WRITTEN REQUEST:
Repeat precisely, and only, the lines between the line containing "Within the captured image, looking" and the end of the listing below, both ends included.

RECORDS PROVIDED:
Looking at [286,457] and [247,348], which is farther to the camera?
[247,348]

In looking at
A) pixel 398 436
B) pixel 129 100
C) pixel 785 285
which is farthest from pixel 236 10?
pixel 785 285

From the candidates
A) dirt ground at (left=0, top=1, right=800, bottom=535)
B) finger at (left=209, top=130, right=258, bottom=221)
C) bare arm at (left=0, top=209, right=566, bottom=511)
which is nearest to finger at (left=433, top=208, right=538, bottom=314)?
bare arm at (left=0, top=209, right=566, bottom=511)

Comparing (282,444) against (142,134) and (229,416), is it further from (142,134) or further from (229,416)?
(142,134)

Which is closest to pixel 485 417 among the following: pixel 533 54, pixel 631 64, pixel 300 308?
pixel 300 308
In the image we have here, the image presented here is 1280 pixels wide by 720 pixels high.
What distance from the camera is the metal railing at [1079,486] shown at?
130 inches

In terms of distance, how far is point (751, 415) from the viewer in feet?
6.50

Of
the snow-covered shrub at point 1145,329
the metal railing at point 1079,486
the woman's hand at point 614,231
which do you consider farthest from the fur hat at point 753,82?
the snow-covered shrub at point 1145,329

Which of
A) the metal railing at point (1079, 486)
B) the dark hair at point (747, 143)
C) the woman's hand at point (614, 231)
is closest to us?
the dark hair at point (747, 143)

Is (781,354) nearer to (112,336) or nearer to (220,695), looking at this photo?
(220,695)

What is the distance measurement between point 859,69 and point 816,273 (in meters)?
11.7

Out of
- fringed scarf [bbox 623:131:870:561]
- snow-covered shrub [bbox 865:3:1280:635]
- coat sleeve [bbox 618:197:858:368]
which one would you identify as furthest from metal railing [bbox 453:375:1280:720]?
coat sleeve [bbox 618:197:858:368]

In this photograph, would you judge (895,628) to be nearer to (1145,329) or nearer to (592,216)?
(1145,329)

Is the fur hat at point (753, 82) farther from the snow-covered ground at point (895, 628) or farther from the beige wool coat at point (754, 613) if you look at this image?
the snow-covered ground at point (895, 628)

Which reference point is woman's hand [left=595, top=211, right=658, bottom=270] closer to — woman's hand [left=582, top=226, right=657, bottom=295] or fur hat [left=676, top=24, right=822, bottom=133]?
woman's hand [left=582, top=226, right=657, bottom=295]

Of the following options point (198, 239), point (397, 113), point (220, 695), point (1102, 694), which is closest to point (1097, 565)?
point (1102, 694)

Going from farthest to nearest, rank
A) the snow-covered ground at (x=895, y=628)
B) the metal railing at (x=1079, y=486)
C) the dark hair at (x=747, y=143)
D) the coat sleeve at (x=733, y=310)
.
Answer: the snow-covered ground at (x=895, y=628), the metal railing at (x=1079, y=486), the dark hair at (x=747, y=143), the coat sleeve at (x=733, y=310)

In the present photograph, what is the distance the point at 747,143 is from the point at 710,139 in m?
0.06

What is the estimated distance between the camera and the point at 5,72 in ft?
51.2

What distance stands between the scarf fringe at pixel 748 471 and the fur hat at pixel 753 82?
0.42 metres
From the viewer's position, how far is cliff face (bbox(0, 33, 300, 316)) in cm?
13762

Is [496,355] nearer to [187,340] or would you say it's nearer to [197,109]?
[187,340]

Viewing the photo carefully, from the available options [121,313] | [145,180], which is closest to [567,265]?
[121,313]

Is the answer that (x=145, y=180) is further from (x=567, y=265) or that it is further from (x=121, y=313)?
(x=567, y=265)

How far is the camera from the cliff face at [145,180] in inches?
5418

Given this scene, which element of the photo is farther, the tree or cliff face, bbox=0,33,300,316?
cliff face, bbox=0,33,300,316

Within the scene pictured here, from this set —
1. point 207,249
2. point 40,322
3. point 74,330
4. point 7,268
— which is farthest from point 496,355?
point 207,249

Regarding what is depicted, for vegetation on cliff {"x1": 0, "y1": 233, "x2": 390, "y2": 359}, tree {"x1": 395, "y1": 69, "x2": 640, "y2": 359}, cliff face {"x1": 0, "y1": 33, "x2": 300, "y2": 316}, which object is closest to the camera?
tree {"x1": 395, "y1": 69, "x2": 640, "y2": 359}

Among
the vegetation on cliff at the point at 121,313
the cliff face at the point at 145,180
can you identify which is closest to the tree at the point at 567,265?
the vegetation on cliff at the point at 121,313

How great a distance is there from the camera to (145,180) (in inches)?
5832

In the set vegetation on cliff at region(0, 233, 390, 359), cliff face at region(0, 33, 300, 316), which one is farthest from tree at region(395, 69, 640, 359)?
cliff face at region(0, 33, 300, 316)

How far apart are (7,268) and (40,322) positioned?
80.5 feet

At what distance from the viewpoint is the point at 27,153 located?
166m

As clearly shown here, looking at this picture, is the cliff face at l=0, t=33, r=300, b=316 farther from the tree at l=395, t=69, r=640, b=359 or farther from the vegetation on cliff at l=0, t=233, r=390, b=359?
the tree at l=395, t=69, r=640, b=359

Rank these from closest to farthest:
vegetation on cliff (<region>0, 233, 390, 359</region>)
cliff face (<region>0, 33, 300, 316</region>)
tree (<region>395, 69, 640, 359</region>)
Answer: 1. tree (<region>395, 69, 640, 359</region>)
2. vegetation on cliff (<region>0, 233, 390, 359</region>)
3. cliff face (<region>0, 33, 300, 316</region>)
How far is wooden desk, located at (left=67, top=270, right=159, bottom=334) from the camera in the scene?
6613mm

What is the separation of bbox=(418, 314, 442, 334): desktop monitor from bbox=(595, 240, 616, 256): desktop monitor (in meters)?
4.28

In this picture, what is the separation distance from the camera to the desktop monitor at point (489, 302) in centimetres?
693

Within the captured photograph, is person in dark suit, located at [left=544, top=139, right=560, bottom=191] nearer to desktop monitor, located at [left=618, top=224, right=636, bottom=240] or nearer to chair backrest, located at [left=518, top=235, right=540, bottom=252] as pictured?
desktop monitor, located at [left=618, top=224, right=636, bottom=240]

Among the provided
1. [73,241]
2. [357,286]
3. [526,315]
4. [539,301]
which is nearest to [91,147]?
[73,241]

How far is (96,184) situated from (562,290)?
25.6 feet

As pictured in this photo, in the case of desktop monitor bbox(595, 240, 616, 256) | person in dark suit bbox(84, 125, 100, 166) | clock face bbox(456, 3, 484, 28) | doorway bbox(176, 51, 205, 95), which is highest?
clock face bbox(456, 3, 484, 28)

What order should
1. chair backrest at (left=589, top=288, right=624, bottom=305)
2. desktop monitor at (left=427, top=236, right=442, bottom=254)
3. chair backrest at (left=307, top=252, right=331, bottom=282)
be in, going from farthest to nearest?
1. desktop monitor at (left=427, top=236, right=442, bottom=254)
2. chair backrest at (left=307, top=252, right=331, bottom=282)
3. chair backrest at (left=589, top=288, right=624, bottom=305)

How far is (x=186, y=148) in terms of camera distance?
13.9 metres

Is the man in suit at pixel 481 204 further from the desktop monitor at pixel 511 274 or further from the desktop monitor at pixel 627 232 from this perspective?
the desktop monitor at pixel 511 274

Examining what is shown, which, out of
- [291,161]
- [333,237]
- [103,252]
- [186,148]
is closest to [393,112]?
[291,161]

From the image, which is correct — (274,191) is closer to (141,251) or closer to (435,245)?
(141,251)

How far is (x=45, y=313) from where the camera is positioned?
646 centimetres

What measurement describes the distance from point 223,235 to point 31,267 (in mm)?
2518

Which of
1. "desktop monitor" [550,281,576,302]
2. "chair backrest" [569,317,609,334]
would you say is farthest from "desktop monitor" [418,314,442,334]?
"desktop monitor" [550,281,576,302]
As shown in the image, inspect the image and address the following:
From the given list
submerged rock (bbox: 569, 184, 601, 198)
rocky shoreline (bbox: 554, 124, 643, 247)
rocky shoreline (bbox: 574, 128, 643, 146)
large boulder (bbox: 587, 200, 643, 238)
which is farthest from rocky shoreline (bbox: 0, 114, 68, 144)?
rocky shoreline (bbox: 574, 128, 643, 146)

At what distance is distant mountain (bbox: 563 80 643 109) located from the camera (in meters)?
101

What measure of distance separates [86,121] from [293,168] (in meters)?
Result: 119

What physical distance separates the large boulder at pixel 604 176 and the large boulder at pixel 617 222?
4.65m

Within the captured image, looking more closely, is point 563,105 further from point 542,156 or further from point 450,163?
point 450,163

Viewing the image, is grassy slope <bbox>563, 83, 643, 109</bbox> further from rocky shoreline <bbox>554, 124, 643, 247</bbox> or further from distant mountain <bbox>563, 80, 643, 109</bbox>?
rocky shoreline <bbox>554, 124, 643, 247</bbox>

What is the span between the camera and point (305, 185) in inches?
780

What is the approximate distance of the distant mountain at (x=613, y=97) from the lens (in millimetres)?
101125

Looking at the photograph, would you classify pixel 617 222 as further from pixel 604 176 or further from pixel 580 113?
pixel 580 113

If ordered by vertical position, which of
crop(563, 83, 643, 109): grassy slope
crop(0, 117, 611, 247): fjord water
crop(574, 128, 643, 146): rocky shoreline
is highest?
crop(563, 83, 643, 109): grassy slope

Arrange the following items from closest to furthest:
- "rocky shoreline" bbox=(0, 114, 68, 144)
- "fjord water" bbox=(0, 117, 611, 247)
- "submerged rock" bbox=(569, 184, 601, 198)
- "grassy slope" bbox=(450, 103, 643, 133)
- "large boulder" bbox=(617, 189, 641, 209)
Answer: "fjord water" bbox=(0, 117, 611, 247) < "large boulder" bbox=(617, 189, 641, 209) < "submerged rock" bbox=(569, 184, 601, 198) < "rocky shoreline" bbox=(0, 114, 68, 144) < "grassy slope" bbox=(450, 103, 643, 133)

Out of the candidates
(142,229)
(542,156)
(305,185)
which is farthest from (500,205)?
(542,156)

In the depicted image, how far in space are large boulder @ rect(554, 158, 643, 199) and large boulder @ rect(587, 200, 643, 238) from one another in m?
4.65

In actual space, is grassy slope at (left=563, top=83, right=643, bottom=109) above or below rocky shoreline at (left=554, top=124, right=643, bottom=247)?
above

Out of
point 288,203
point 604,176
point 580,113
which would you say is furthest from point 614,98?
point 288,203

TASK ANSWER:
Within the captured image, looking more closely, is point 563,105 further from point 542,156 or further from point 450,163?
point 450,163

Viewing the image, is grassy slope <bbox>563, 83, 643, 109</bbox> further from rocky shoreline <bbox>554, 124, 643, 247</bbox> or further from distant mountain <bbox>563, 80, 643, 109</bbox>?
rocky shoreline <bbox>554, 124, 643, 247</bbox>

What is the span between the camera and point (305, 185) in inches?
780

What is the approximate distance of the distant mountain at (x=613, y=97) from the lens (in millimetres)?
101125

Looking at the photograph, would you classify pixel 617 222 as further from pixel 604 176 or further from pixel 580 113?
pixel 580 113

If ordered by vertical position, which of
crop(563, 83, 643, 109): grassy slope
crop(0, 117, 611, 247): fjord water
crop(574, 128, 643, 146): rocky shoreline
is highest?
crop(563, 83, 643, 109): grassy slope

Arrange the following items from closest to furthest:
- "rocky shoreline" bbox=(0, 114, 68, 144)
- "fjord water" bbox=(0, 117, 611, 247)
- "submerged rock" bbox=(569, 184, 601, 198)
- "grassy slope" bbox=(450, 103, 643, 133)
- "large boulder" bbox=(617, 189, 641, 209)
Answer: "fjord water" bbox=(0, 117, 611, 247) < "large boulder" bbox=(617, 189, 641, 209) < "submerged rock" bbox=(569, 184, 601, 198) < "rocky shoreline" bbox=(0, 114, 68, 144) < "grassy slope" bbox=(450, 103, 643, 133)

Out of the candidates
(142,229)
(542,156)
(305,185)
which is farthest from (500,205)?
(542,156)

In the depicted image, how far in space are large boulder @ rect(554, 158, 643, 199) and large boulder @ rect(587, 200, 643, 238) from one another in m?
4.65

In actual space, is grassy slope at (left=563, top=83, right=643, bottom=109) above or below rocky shoreline at (left=554, top=124, right=643, bottom=247)?
above

Out of
point 288,203
point 604,176
point 580,113
which would you say is furthest from point 614,98?
point 288,203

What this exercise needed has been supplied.